This came from a Facebook thread where I argued that many of the main ways AI was described as failing fall into few categories (John disagreed).
I appreciated this list, but they strike me as fitting into a few clusters.
...I would flag that much of that is unsurprising to me, and I think categorization can be pretty fine.
In order:
1) If an agent is unwittingly deceptive in ways that are clearly catastrophic, and that could be understood by a regular person, I’d probably put that under the “naive” or “idiot savant” category. As in, it has severe gaps in its abilities that a human or reasonable agent wouldn’t. If the issue is that all reasonable agents wouldn’t catch the downsides of a certain plan, I’d probably put that under the “we made a pretty good bet given the intelligence that we had” category.
2) I think that “What Failure Looks Like” is less Accident risk, more “Systemic” risk. I’m also just really unsure what to think about this story. It feels to me like it’s a situation where actors are just not able to regulate externalities or similar.
3) The “fusion power generator scenario” seems like just a bad analyst to me. A lot of the job of an analyst is to flag important considerations. This seems like a pretty basic ask. For this itself to be the catastrophic part, I think we’d have to be seriously bad at this. (“i.e. Idiot Savant”)
4) STEM-AGI → I’d also put this in the naive or “idiot savant” category.
5) “that plan totally fails to align more-powerful next-gen AGI at all” → This seems orthogonal to “categorizing the types of unalignment”. This describes how incentives would create an unaligned agent, not what the specific alignment problem is. I do think it would be good to have better terminology here, but would probably consider it a bit adjacent to the specific topic of “AI alignment”—more like “AI alignment strategy/policy” or something.
6) “AGIs act much like a colonizing civilization” → This sounds like either unalignment has already happened, or humans just gave AIs their own power+rights for some reason. I agree that’s bad, but it seems like a different issue than what I think of as the alignment problem. More like, “Yea, if unaligned AIs have a lot of power and agency and different goals, that would be suboptimal”

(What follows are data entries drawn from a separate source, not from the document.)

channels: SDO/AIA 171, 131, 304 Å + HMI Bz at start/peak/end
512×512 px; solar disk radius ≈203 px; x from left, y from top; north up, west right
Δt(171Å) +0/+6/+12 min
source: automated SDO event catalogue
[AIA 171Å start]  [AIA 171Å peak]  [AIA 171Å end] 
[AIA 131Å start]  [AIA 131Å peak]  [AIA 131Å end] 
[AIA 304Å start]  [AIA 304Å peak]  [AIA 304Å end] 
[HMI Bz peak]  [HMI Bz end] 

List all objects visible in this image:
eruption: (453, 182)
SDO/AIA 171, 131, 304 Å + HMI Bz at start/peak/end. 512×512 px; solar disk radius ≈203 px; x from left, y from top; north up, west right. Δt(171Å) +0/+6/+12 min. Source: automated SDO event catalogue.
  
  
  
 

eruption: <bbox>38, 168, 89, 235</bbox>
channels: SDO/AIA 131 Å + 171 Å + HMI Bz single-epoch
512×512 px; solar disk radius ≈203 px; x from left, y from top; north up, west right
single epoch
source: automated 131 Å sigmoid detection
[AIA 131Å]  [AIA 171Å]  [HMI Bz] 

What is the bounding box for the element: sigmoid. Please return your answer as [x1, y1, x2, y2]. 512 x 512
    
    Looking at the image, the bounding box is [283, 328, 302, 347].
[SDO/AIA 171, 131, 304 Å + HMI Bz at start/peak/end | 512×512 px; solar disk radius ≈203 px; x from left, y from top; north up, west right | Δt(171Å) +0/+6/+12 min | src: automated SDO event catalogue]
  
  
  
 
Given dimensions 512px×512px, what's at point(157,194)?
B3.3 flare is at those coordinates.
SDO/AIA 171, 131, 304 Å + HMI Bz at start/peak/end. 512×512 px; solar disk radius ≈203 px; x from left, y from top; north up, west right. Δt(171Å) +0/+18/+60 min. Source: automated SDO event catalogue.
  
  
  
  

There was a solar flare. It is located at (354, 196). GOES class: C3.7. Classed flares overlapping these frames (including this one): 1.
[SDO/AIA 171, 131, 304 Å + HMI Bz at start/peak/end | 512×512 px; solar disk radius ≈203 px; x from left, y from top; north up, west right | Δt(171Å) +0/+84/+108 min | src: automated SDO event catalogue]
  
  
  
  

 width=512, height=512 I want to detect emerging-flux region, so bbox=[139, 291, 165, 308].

7) “but at some point a particular subagent starts self-improving, goes supercritical, and takes over the rest of the system overnight.” → This sounds like a traditional mesa-agent failure. I expect a lot of “alignment” with a system made of a bunch of subcomponents is “making sure no subcomponents do anything terrible.” Also, still leaves open the specific way this subsystem becomes/is unaligned.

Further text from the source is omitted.